Malgré ces péripéties de mise en œuvre, Désirs de bonheur frappe par la franchise avec laquelle ses intentions esthétiques sont déployées. Face à son antipathie affirmée pour le scénario et ses personnages, Siodmak semble avoir pris le parti du rire, du pas-de-côté. Aussi, par des effets lumineux tout autant contrastés que les peaux des personnages et le renforcement d’ombres inhabituelles, l’image et la lumière seront celles du Film noir, voire de l’horreur. Servant l’expression d’une tension familiale doublée de pernicieux rapports de forces dans lesquels on peut surprendre la patte narrative de Siodmak, cette abondance visuelle est toutefois parfaitement maîtrisée par le réalisateur et son chef opérateur, Maury Gertsman. « Il mobilise toute l’artillerie des effets visuels teutonisants, boursouflés, à la limite du gorillage » (2), comme si Siodmak n’espérait pour le film que son échec retentissant. Le cadre maritime du scénario donne même au duo la liberté de déchaîner la mer derrière les vitres de la maison côtière et créer des « cieux tourmentés, [et des] jeux de vagues symboliques » (2) assez réussis. En rien narratives, ces scènes ne cessent de convoquer l’imaginaire des films marins contemporains. On peut penser au Tempestaire de Jean Epstein sorti la même année, ou aux premiers récits du Commandant Cousteau qui dévoilent enfin les fonds marins : loin de la demie mesure, Siodmak livre un régal visuel inattendu.

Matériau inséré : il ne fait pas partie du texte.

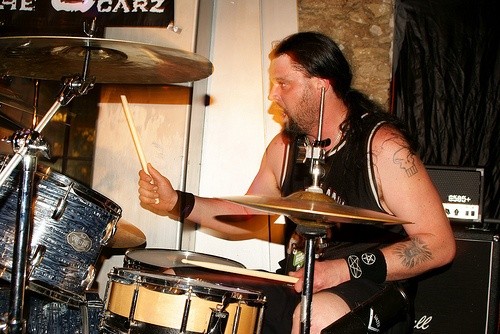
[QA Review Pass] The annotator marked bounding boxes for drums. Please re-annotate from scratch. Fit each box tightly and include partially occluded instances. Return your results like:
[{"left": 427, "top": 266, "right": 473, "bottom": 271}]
[
  {"left": 102, "top": 267, "right": 266, "bottom": 334},
  {"left": 0, "top": 153, "right": 122, "bottom": 308},
  {"left": 0, "top": 280, "right": 105, "bottom": 333},
  {"left": 124, "top": 242, "right": 248, "bottom": 280}
]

Au terme du premier jour de sa sortie aux Etats-Unis, le film est enlevé de l’affiche et tombe peu à peu dans l’oubli. La critique peu tendre révèle l’ampleur de la perte économique : pour un budget du film que l’on pourrait aujourd’hui estimer à 22 millions de dollars, le film n’en rapportera que 16 500 sur sa courte période d’exploitation. Le coût du film permit toutefois au réalisateur de tout contrôler. Le montage – notamment celui des scènes de concert – est ciselé, les décors intérieurs sont impressionnants et la mise en scène du maître est, en elle-même, cohérente. En cela, Désirs de bonheur est d’une rareté fascinante : les intentions de réalisation sont parfaitement abouties, mais elles découlent de choix qui semblent n’avoir aucune vocation scénaristique ! En inscrivant ce film dans le périple de sa production, on ne peut donc que saluer l’audace de Robert Siodmak qui, par la maîtrise de ses outils, signe une parenthèse plus intéressante qu’elle n’y paraît.
(1) Terme employé par William Goetz (à la tête d’Universal-International entre 1946 et 1953), pour promettre personnellement l’implication de Robert Siodmak pour la mise en scène du film auprès de J. Arthur Rank (chef du studio britannique Rank Films avec lequel la firme est en étroite collaboration financière).
(2) Robert Siodmak, le maître du Film noir, par Hervé Dumont, publié en 1981 aux Editions L’Âge d’Homme.